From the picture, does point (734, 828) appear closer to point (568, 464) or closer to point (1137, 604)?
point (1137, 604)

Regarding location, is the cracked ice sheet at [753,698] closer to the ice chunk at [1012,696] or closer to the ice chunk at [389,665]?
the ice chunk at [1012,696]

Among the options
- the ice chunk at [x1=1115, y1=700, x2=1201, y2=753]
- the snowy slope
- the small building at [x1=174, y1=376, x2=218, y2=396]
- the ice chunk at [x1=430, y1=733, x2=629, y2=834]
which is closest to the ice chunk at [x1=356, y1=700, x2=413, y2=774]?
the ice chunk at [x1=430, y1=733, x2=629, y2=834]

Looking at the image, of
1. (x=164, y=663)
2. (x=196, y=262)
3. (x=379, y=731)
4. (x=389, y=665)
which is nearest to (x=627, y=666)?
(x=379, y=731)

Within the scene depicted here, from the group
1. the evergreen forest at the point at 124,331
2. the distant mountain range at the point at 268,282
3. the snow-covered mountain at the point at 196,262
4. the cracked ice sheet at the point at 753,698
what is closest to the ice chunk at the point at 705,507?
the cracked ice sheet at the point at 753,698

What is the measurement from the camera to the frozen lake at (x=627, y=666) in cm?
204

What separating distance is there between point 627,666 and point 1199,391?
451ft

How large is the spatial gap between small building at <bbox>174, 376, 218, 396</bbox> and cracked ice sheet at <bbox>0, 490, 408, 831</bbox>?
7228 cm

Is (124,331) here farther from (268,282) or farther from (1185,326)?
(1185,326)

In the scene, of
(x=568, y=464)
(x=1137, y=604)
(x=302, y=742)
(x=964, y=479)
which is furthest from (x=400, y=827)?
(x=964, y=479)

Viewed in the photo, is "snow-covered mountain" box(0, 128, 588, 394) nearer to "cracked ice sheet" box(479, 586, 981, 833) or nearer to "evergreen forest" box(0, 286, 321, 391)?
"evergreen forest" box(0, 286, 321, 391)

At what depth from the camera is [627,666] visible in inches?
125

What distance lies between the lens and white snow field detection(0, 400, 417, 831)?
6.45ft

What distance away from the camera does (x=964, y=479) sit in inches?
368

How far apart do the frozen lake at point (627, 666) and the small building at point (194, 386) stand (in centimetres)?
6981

########

> _Task instructions_:
Rewrite every one of the records above, swapping "frozen lake" for "iced-over lake" and changing nothing else.

> _Written answer_:
From the picture, does point (734, 828) appear closer to point (568, 464) or closer to point (1137, 604)?
point (1137, 604)

Regarding location, is the cracked ice sheet at [753,698] closer to the ice chunk at [1012,696] or closer to the ice chunk at [389,665]?
the ice chunk at [1012,696]

Among the options
- the ice chunk at [x1=1115, y1=700, x2=1201, y2=753]
- the snowy slope
- the small building at [x1=174, y1=376, x2=218, y2=396]
- the ice chunk at [x1=430, y1=733, x2=629, y2=834]
which is closest to the ice chunk at [x1=356, y1=700, x2=413, y2=774]?
the ice chunk at [x1=430, y1=733, x2=629, y2=834]

Looking at the image, of
1. (x=164, y=663)
2. (x=196, y=262)
3. (x=379, y=731)
4. (x=389, y=665)
which is nearest to (x=627, y=666)?
(x=379, y=731)

Within the scene depicted here, from the group
1. the evergreen forest at the point at 124,331
2. the distant mountain range at the point at 268,282
3. the snow-covered mountain at the point at 196,262
4. the cracked ice sheet at the point at 753,698
what is closest to the ice chunk at the point at 705,507?
the cracked ice sheet at the point at 753,698

What is the measurement from the camera to the iced-over lake at (x=627, y=666) in cm?
204

What separating distance is there between point 627,666 and point 1199,391?
451ft

How large is the spatial gap between small building at <bbox>174, 376, 218, 396</bbox> and cracked ice sheet at <bbox>0, 490, 408, 831</bbox>?
7228 cm

Is (124,331) here farther from (268,282) or farther from (1185,326)?
(1185,326)

In the scene, of
(x=568, y=464)
(x=1137, y=604)
(x=302, y=742)
(x=964, y=479)
which is furthest from (x=400, y=827)?
(x=964, y=479)

Viewed in the photo, is "snow-covered mountain" box(0, 128, 588, 394) nearer to "cracked ice sheet" box(479, 586, 981, 833) or nearer to "evergreen forest" box(0, 286, 321, 391)?
"evergreen forest" box(0, 286, 321, 391)

At what depth from the camera is [627,666] visible in inches?
125

What distance lies between the lens and white snow field detection(0, 400, 417, 831)?
6.45ft

What distance away from the camera does (x=964, y=479) sit in inches?
368

How far apart do the iced-over lake at point (627, 666) and the small building at point (194, 386) stand (in centimetres)?
6981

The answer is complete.